・3日5日6日と三度ポゴレリチを聴き、三度とも印象が違った。
とくに6日の福岡公演での壊れ方は、あまりにも恐ろしかった。
福岡だけを聴いた人の場合、東京でのリサイタルの感想を読んでも
「あんなヒドい演奏を褒める人も居るんだ」と呆れる可能性が高いが、
実は両者は、かなり別物だったことを私は主張したいと思う。
ちなみに私は6日がいわゆる「駄目な演奏」だったとは思っていない。
日常感覚では否定するほかない演奏だったとは思っているけれど。
・3日のホールAで、私は最前列のほぼ中央にいたのだが、
このような席を手に入れたのは、本当に「運」だけだった。
普通に抽選でアテたのだから。
チケットを初めて見たとき私は目がテンになった。
私はいつも、ある程度後ろから見ないと(聴かないと)
舞台がどうなっているか理解できないほうなので、
最前列は、これまで、むしろ避けたい場所だった。
しかし結果として、ポゴレリチのピアノを
あれだけ細大漏らさず直接に聞き取れたのは、良かった。
今考えても、3日と6日が同じ弾き手だったとは信じられない。
・5日と6日が同じ曲目・曲順のリサイタルでありながら、
かなり違う演奏内容だったことは、ご本人にも自覚があると思うのだが、
ポゴレリチ自身の評価は、どうなのだろう。

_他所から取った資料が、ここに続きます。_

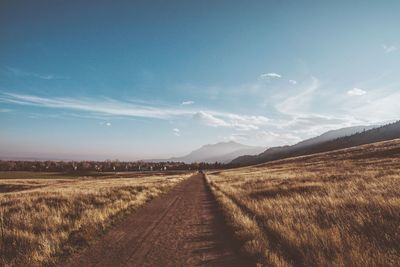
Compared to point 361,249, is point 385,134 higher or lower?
higher

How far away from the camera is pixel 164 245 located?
852 centimetres

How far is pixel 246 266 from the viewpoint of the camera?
258 inches

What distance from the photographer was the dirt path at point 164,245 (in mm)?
7082

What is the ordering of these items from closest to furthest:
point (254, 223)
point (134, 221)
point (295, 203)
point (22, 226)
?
point (254, 223), point (22, 226), point (134, 221), point (295, 203)

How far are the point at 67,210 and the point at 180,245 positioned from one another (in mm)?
7991

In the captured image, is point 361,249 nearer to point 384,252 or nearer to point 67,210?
point 384,252

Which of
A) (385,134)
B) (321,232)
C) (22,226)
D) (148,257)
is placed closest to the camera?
(148,257)

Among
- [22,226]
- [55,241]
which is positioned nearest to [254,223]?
[55,241]

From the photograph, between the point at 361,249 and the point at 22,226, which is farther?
the point at 22,226

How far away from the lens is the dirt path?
7.08 meters

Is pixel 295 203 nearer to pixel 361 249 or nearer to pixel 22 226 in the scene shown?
pixel 361 249

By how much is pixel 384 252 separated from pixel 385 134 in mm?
202492

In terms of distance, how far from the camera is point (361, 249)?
21.2 ft

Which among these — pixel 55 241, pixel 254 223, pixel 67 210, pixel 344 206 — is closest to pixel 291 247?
pixel 254 223
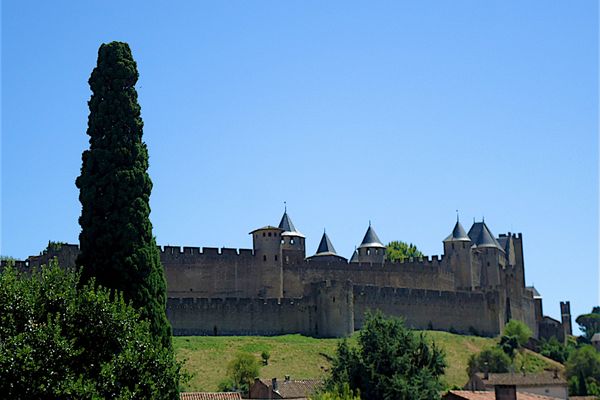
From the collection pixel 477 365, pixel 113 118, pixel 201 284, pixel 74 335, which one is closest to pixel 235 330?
pixel 201 284

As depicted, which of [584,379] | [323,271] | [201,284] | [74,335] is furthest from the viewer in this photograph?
[323,271]

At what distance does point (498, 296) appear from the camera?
78312mm

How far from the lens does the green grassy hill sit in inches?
2210

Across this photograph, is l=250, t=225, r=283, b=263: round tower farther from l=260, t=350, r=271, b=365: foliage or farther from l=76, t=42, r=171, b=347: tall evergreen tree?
l=76, t=42, r=171, b=347: tall evergreen tree

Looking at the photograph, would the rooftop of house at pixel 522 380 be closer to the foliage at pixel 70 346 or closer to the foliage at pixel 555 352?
the foliage at pixel 555 352

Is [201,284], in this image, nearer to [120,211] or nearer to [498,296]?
[498,296]

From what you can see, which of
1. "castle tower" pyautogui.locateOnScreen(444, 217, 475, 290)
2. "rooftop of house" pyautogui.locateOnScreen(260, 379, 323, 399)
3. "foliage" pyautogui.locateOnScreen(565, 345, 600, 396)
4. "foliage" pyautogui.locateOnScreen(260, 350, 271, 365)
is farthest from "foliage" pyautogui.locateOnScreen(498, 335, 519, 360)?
"rooftop of house" pyautogui.locateOnScreen(260, 379, 323, 399)

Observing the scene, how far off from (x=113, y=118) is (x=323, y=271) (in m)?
49.6

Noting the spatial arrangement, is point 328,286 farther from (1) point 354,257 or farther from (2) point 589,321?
(2) point 589,321

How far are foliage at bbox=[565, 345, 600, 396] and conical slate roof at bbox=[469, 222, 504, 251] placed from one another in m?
14.4

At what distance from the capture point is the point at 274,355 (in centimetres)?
6069

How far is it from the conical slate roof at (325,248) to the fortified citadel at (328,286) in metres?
0.08

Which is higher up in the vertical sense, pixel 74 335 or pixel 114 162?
pixel 114 162

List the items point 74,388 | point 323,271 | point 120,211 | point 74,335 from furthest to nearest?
point 323,271
point 120,211
point 74,335
point 74,388
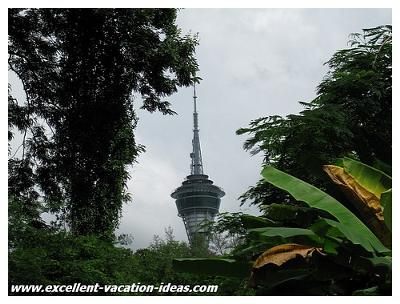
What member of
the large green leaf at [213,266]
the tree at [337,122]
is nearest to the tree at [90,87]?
the tree at [337,122]

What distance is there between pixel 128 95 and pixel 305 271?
205 inches

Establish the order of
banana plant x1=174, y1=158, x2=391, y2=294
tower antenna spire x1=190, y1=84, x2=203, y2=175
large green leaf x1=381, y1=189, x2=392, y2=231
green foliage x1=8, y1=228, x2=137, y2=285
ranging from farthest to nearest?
tower antenna spire x1=190, y1=84, x2=203, y2=175
green foliage x1=8, y1=228, x2=137, y2=285
large green leaf x1=381, y1=189, x2=392, y2=231
banana plant x1=174, y1=158, x2=391, y2=294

とても興味がある。
福岡のほうがやりたいことをやれた、のだろうか?
それとも自分でも制御できないものがあって、ああなったのだろうか?
・6日の福岡のときは、曲が進むにつれて、どんどん観客が減り
会場からは、生きた人の気配が次第に消えていった。
あの暗い会場で、人の居なくなった後の座席が空洞のように、
あるいは墓碑のように、無言で増え続けていく様は怖かった。
そして残った人のほとんども、また、石のように動かなかった。
・一方で、一旦席を立っても、また戻ってくる人も中にはいた。
あの鬼気迫る演奏の最中にキジを撃ちに行っとっただけだった(爆)。
何曲目の後だったか、前方席までひとりの観客が歩いて戻ろうとしていて、
ポゴレリチは手を止め、その人が席に座り終わるまで、
舞台から無遠慮にじっと見つめていた。
『はっ、はやくっっっ!どこでもいいから座って下さい~~っ!!!』
と、こちらは血の気が引くような思いだった。
・3日には友人O氏が、5日にはS嬢が、チケットを家に忘れてきた(爆)。
KAJIMOTOの場合、その旨を受付で申し出ると、座席番号や予約番号、
予約時の氏名や電話番号などの情報のうち、判明しているものを手がかりに
購入履歴を検索してくれて、調べがついた段階で仮券が発行される、
ということがわかった。御陰で二人とも買い直すことなく入場できた。
ただし該当の席に、もし実券を持参した別のお客さんが来た場合には、
その人のほうが優先される、とも説明された。